Dans l’article du Monde, ce paragraphe est surmonté de l’intertitre suivant : « une "opération de désinformation" ». Mise ainsi en exergue, cette qualification trouble l’œil du lecteur : le journal désigne-t-il le « scoop » du Guardian ou la « décision » du Kremlin d’interférer dans l’élection US ? Il faut aller plus bas dans l’article pour s’apercevoir que l’expression est prélevée dans la bouche de Chris Krebs : « C’est beaucoup trop pratique et ça empeste l’opération de désinformation », dit l’ancien directeur national américain de l'agence de cybersécurité, pourtant limogé par Donald Trump pour avoir contesté les fraudes massives en 2020. « Pour une fuite de cette importance, nous avons besoin de quelques détails » sur sa provenance, renchérit le chercheur Thomas Rid, « l’un des premiers à avoir alerté contre une attaque russe lors de l’élection de 2016 », note Le Monde. 

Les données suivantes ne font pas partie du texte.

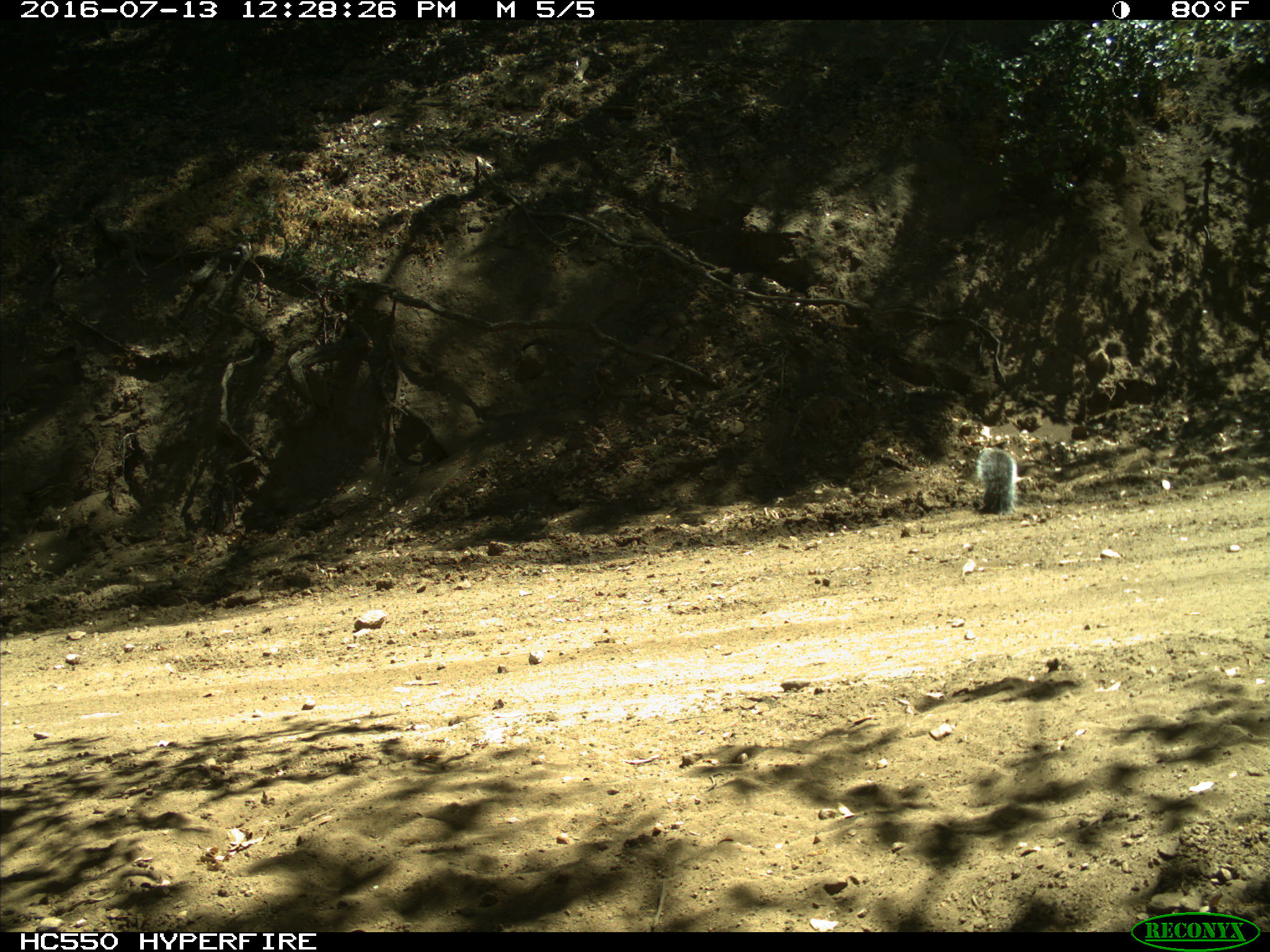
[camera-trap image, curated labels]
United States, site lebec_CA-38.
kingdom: Animalia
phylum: Chordata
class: Mammalia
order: Rodentia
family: Sciuridae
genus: Sciurus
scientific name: Sciurus carolinensis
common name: eastern gray squirrel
Sciurus carolinensis (eastern gray squirrel).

Pourquoi publier une info de cette nature si elle n'est pas en béton ? On peut avancer deux raisons :

D’abord le fac-similé en cyrillique décrit Donald Trump comme un « individu impulsif, mentalement instable et déséquilibré, souffrant d’un complexe d’infériorité ». Or, l’ancien président US compte encore jouer un rôle politique même si on ne sait pas bien lequel. Le faire toujours passer pour une « marionnette » dans les mains de Moscou n'est pas pour déplaire à ses rivaux.

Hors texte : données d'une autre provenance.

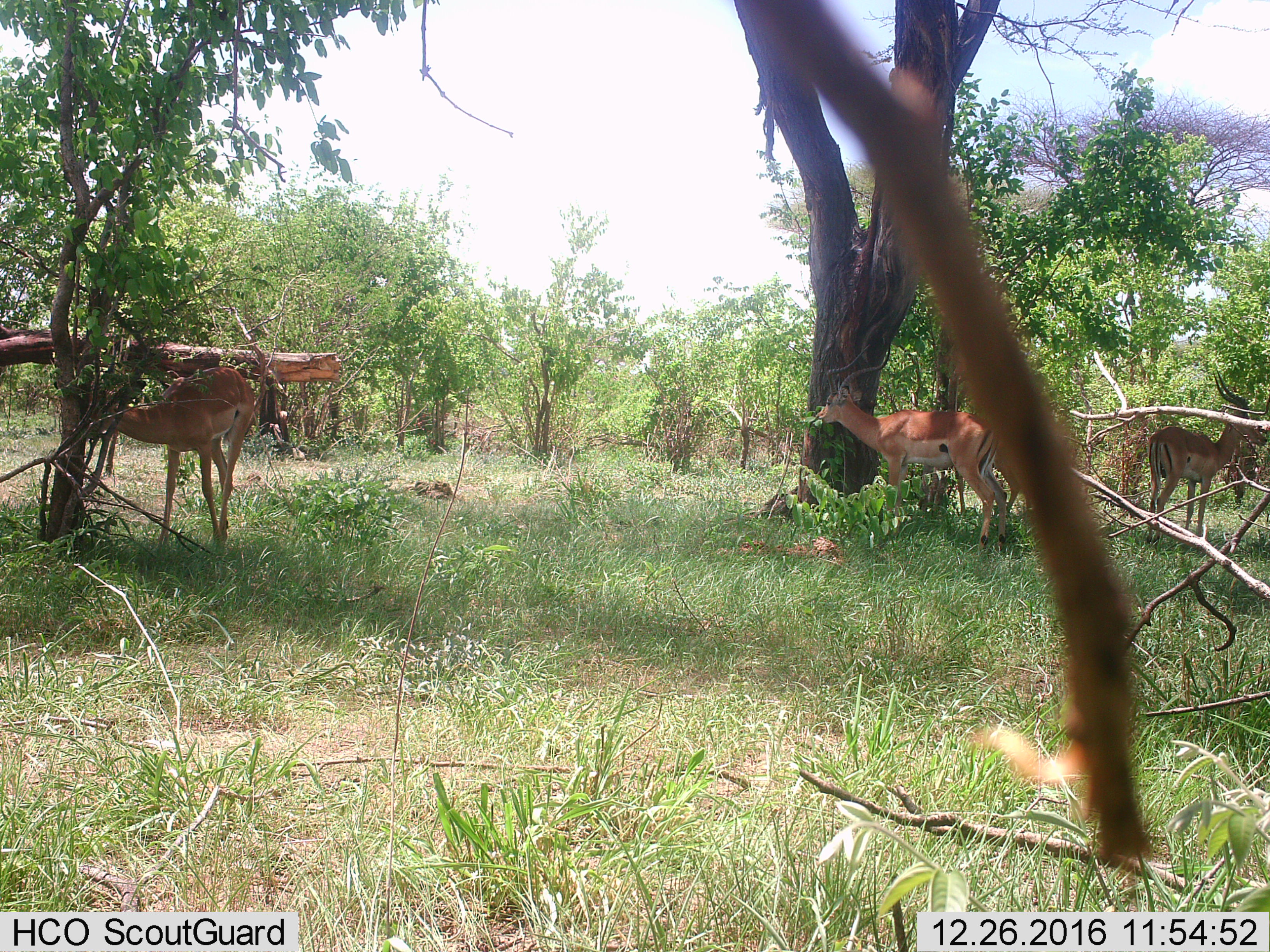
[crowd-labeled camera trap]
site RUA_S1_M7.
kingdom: Animalia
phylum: Chordata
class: Mammalia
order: Artiodactyla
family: Bovidae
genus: Aepyceros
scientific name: Aepyceros melampus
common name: impala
Impala (Aepyceros melampus), count 3. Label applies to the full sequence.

Ensuite, le Kremlin est accusé d’avoir implanté des « virus médiatiques » afin de manipuler l’opinion US. Ce réflexe très maccarthyste est l'un des visages du complotisme. Ce que vit l’Amérique, ce qu'elle inflige à son débat public, certains veulent y voir des intrigues étrangères, celles d'un pays aux mœurs plus claniques que démocratiques.

Dans le rapport du procureur spécial Robert Mueller (avril 2019), on apprenait que le 9 juin 2016, l’entourage de Donald Trump avait bien rencontré des Russes pour « recevoir des informations (…) qui pourrait [l’]aider dans son entreprise électorale ». Mais Moscou « n’avait pas fourni de telles informations », écrivait l’ancien directeur du FBI.

Le Kremlin parle de ce « scoop » comme d’un « mauvais roman » (a great pulp fiction) mais faut-il le croire sur parole ? Assurément non. Luke Harding, l'un des auteurs du « scoop », était correspondant à Moscou. Toute sa carrière de journaliste se nourrit d’affaires d'agent secret comme l’empoisonnement d'Alexandre Litvinenko en 2006. Le Royaume-Uni avait conclu à la responsabilité du Kremlin.

La peur de l'ogre soviétique fédérait l'Occident. Un vrai James Bond lui manque aujourd'hui, lorsque quatre skieurs du KGB le pourchassaient en vain sur les pentes de Saint-Moritz.

Coïncidence : le jour où le Guardian sortait son « scoop », l’histoire de l’ex-agent russe tué au Polonium 210 était interprétée pour la première fois par un opéra londonien. Amour, tragédie, trahison, son histoire « avait tous les ingrédients pour faire un opéra », confie Anthony Bolton.

Le compositeur britannique ne dit pas si son orchestre est rouge.